## Try it:
Reproduce the entries word for word, and omit any picture you find in them.

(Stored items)
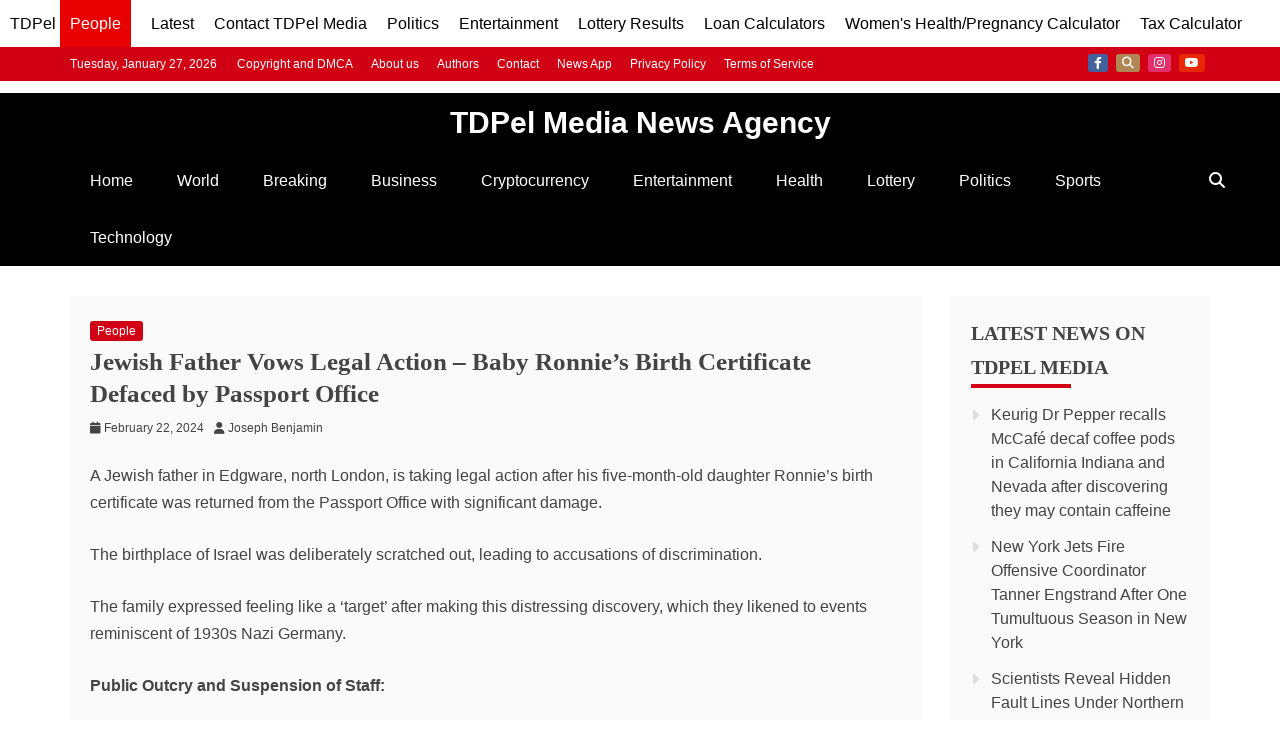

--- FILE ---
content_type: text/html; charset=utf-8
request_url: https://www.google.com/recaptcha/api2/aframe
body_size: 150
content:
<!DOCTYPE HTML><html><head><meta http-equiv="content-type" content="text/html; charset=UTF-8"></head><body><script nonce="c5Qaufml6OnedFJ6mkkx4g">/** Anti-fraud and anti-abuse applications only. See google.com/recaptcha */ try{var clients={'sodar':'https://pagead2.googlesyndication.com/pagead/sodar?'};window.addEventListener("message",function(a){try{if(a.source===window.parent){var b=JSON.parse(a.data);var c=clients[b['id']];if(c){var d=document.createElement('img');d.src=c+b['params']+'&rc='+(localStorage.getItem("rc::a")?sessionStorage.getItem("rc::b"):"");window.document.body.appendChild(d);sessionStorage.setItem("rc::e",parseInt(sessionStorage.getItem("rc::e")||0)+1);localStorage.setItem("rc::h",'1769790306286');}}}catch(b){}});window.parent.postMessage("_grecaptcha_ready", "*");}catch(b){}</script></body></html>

## Result of this task:
--- FILE ---
content_type: text/html; charset=utf-8
request_url: https://www.google.com/recaptcha/api2/aframe
body_size: 150
content:
<!DOCTYPE HTML><html><head><meta http-equiv="content-type" content="text/html; charset=UTF-8"></head><body><script nonce="c5Qaufml6OnedFJ6mkkx4g">/** Anti-fraud and anti-abuse applications only. See google.com/recaptcha */ try{var clients={'sodar':'https://pagead2.googlesyndication.com/pagead/sodar?'};window.addEventListener("message",function(a){try{if(a.source===window.parent){var b=JSON.parse(a.data);var c=clients[b['id']];if(c){var d=document.createElement('img');d.src=c+b['params']+'&rc='+(localStorage.getItem("rc::a")?sessionStorage.getItem("rc::b"):"");window.document.body.appendChild(d);sessionStorage.setItem("rc::e",parseInt(sessionStorage.getItem("rc::e")||0)+1);localStorage.setItem("rc::h",'1769790306286');}}}catch(b){}});window.parent.postMessage("_grecaptcha_ready", "*");}catch(b){}</script></body></html>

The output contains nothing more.